Here are three specific ways anti-vaccination groups use deception to influence the public:

Retention of vital information

There is a difference between fears and phobias. Legitimate fears are good – they help protect us from harm. Phobias, however, are powerful fears that something bad will happen that is irrational, very small, or nonexistent. For example, some people are phobic of elevators or leaving their homes. Telling someone that elevator accidents happen every year, without telling them how many elevator trips are successful, fools them into thinking elevators are dangerous.

Anti-vax influencers tout anecdotes about side effects without mentioning how rare they are. These anecdotes are a form of indoctrination of the phobia. Anti-vaccines withhold information about vaccines, which makes people fear that by being vaccinated they are at high risk of serious side effects. The reality is that cases of serious negative physical reactions to the vaccine are very rare.
It’s important that people think critically about the real risks of Covid versus the risk of the Covid vaccine, and not just succumb to irrational fear. Unvaccinated people are at a much higher risk of dying from the virus, and doctors overwhelmingly agree that getting the vaccine is by far the safest and best choice.

Rather than trusting anti-vax influencers, people concerned about vaccine safety should look at the facts and trust the experts.

Distort information

Anti-vax groups distort information by misinterpreting the data and questioning the scientific process. For example, many anti-vaccine influencers claim that the vaccine is dangerous because it is new and was developed quickly. But in reality, Covid-19 vaccines use technology that has been studied extensively for decades, and the vaccine has had to go through the usual rigorous testing for emergency approval.

Anti-vax campaigns to distort information remind me of how fears took root in me when I was Moonie. I was programmed to hate democracy and believe it was satanic.

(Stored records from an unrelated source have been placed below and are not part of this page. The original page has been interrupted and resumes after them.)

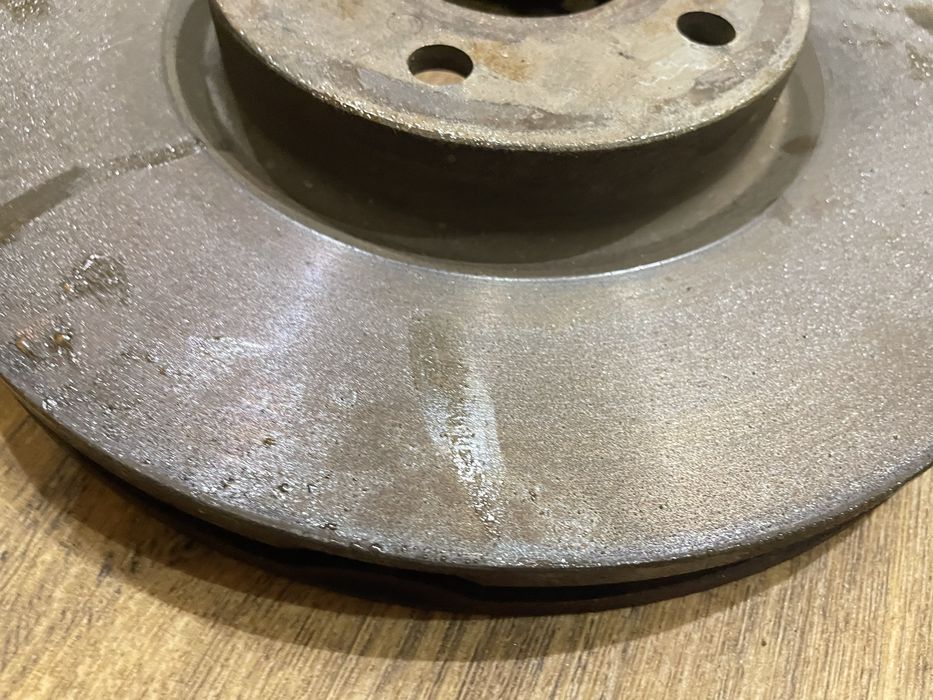 Тормазные диски ford fusion USA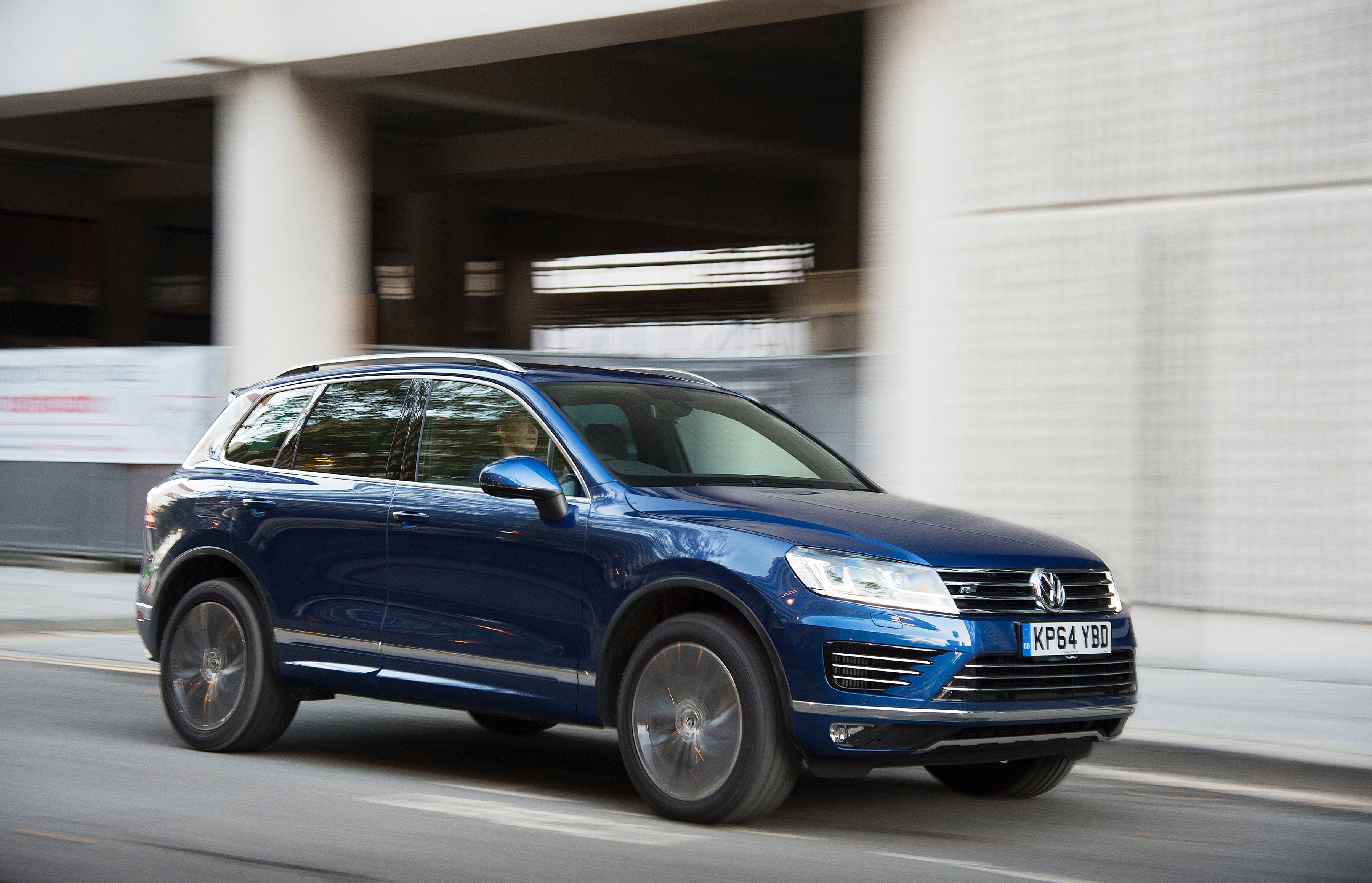 Volkswagen Touareg photo 34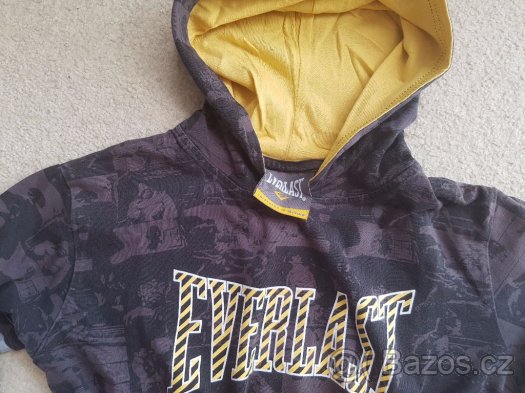 Trika Everlast dlouhý rukáv - 2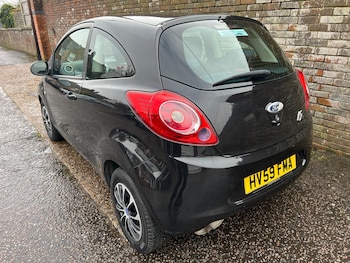 Used Ford Ka 2009 for sale - 78150436: Photo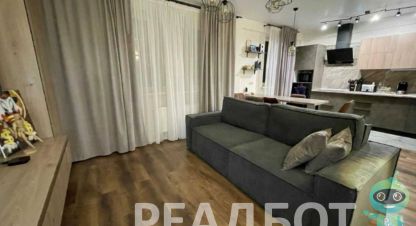 Сдам квартиру 2-х комнатную с общей площадью 44м2, 7/19 эт., на улице Галеева 8а, Советский район, г. Казань, Татарстан респ., Россия, агентство Реал недвижимость. Фотография №1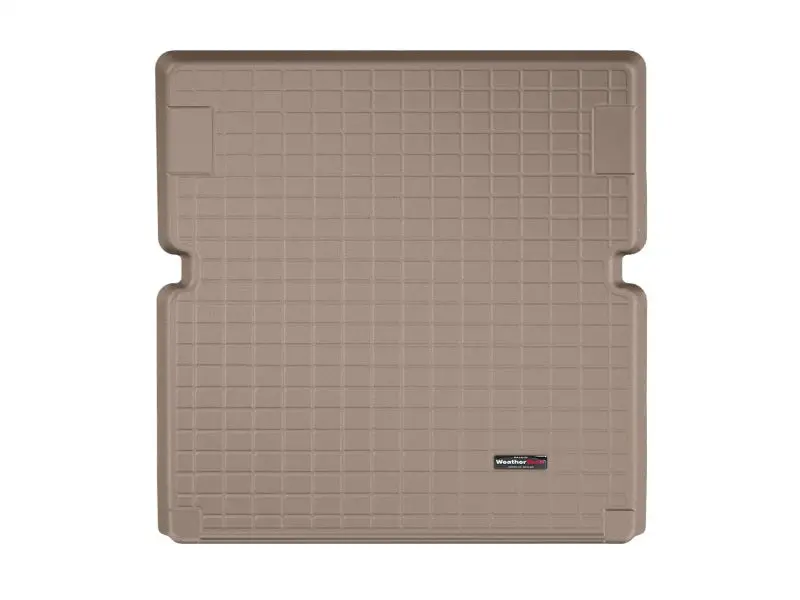 Weathertech Cargo Liners For 2019+ Bmw X7 40I – Premium All-Weather Protection, Tan 1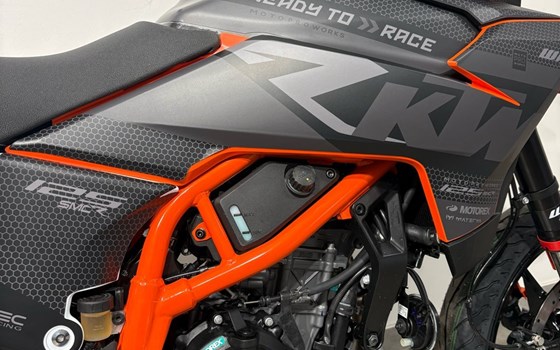 Neufahrzeug KTM 125 SMC R - Bild 4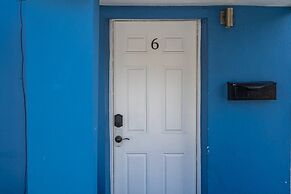 The Blue House Fort Lauderdale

After the deprogramming, I realized that the Moonies had used corrupt brainwashing tactics against me to support their anti-democratic political agenda.

Outright lie

Anti-vaccination campaigns on social media spit out outright lies to sow doubt and confusion about the vaccination process.

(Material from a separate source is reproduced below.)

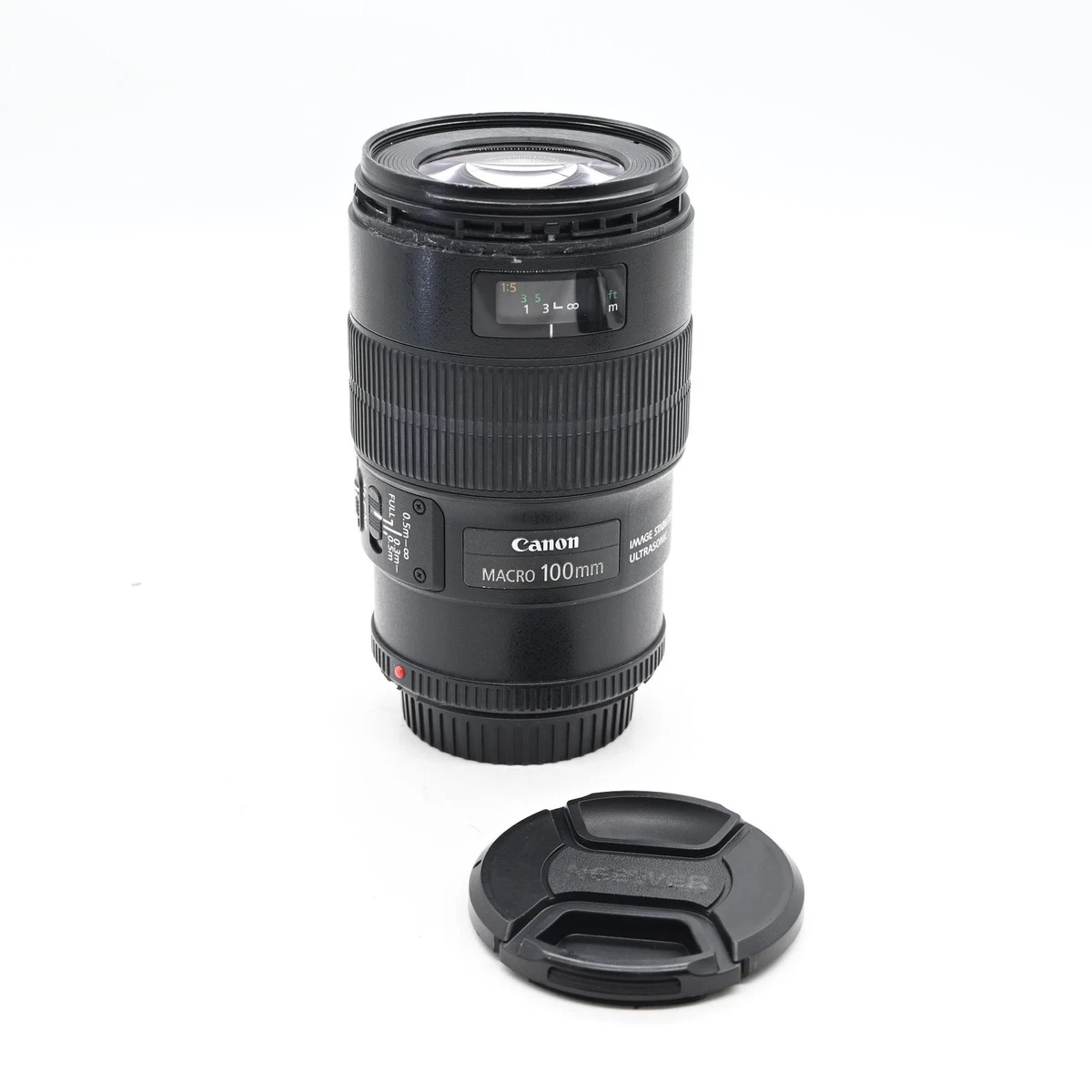 Canon EF f/2.8 100mm Focal Macro/Close Up Lenses for sale | eBay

Last year an anti-vax propaganda film went viral. The film falsely claimed that the Covid vaccine is a lucrative ploy for a group of elites, who are hiding evidence that the vaccine causes medical damage. He probably successfully implanted vaccine phobias for many who have watched him.

When people are not properly informed, deciding whether or not to get the vaccine can be a frightening decision. People are constantly exposed to lies about vaccines online, including false claims that they alter DNA or lead to infertility.
Of course, we know that billions of doses have been administered around the world. This is a huge sample size, and the lack of widespread serious side effects is a testament to the safety of the vaccine.

Phobias are common, but curable. If we don’t take the time to analyze real data and risks, and if we allow ourselves to trust unreliable people and sources, we can fall into a hole of paranoia and end up in real danger. Helping people overcome these fears is the only way to end this pandemic.